EXERCISE DESCRIPTION:
Retype every one of the following rows verbatim, leaving out the pictures.
# Start of INPUT MATERIAL
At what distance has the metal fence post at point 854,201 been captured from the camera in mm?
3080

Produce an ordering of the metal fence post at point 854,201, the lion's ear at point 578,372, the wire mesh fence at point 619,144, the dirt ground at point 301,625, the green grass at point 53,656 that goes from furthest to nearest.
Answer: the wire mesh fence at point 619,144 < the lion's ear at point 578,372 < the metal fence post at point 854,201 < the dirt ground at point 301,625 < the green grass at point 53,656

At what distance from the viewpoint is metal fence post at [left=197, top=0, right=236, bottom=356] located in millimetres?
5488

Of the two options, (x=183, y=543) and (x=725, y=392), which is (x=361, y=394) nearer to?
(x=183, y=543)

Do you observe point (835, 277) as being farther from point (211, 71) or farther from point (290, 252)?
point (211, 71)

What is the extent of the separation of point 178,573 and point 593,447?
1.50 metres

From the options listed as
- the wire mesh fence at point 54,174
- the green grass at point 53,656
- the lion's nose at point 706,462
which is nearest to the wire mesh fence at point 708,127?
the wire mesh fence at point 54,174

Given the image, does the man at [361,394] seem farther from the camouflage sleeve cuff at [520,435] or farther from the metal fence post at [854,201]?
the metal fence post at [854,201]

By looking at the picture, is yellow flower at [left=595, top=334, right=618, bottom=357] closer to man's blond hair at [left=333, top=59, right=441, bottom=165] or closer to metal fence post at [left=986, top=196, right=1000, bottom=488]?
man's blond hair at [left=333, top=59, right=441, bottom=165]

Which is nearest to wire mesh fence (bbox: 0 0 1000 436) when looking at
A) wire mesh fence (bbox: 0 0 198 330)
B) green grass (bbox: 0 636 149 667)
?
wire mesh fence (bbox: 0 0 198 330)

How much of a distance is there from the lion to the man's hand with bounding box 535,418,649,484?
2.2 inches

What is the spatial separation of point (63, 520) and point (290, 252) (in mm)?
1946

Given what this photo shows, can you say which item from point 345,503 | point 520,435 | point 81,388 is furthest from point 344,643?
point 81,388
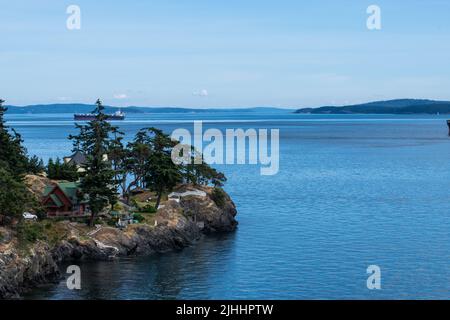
# End of INPUT MATERIAL
TASK SOLUTION:
At what distance has the metal fence post at point 854,201 been captured from the camera in mm?
3080

Produce an ordering of the metal fence post at point 854,201, the lion's ear at point 578,372, the wire mesh fence at point 619,144, the dirt ground at point 301,625, the green grass at point 53,656 that goes from furthest to nearest.
Answer: the wire mesh fence at point 619,144 < the lion's ear at point 578,372 < the metal fence post at point 854,201 < the dirt ground at point 301,625 < the green grass at point 53,656

At what distance from the viewpoint is metal fence post at [left=197, top=0, right=236, bottom=356] located in millimetres?
5488

Of the two options, (x=183, y=543) and (x=725, y=392), which is (x=361, y=394) nearer to?
(x=183, y=543)

Do you observe point (835, 277) as being farther from point (211, 71) or farther from point (290, 252)?
point (211, 71)

What is the extent of the separation of point 178,573 and point 593,447?
1.50 metres

From the options listed as
- the wire mesh fence at point 54,174
- the green grass at point 53,656
- the lion's nose at point 706,462
which is nearest to the wire mesh fence at point 708,127?
the wire mesh fence at point 54,174

Given the image, does the man at [361,394] seem farther from the camouflage sleeve cuff at [520,435] or farther from the metal fence post at [854,201]?
the metal fence post at [854,201]

By looking at the picture, is yellow flower at [left=595, top=334, right=618, bottom=357] closer to man's blond hair at [left=333, top=59, right=441, bottom=165] or closer to metal fence post at [left=986, top=196, right=1000, bottom=488]?
man's blond hair at [left=333, top=59, right=441, bottom=165]

Which is nearest to wire mesh fence (bbox: 0 0 1000 436) when looking at
A) wire mesh fence (bbox: 0 0 198 330)
B) green grass (bbox: 0 636 149 667)
?
wire mesh fence (bbox: 0 0 198 330)

How much of a distance is there from the lion to the man's hand with bounding box 535,418,649,484?
2.2 inches

What is the spatial separation of point (63, 520) and point (290, 252) (in mm)?
1946

Given what this photo shows, can you say which item from point 345,503 | point 520,435 | point 81,388 is furthest from point 344,643?
point 81,388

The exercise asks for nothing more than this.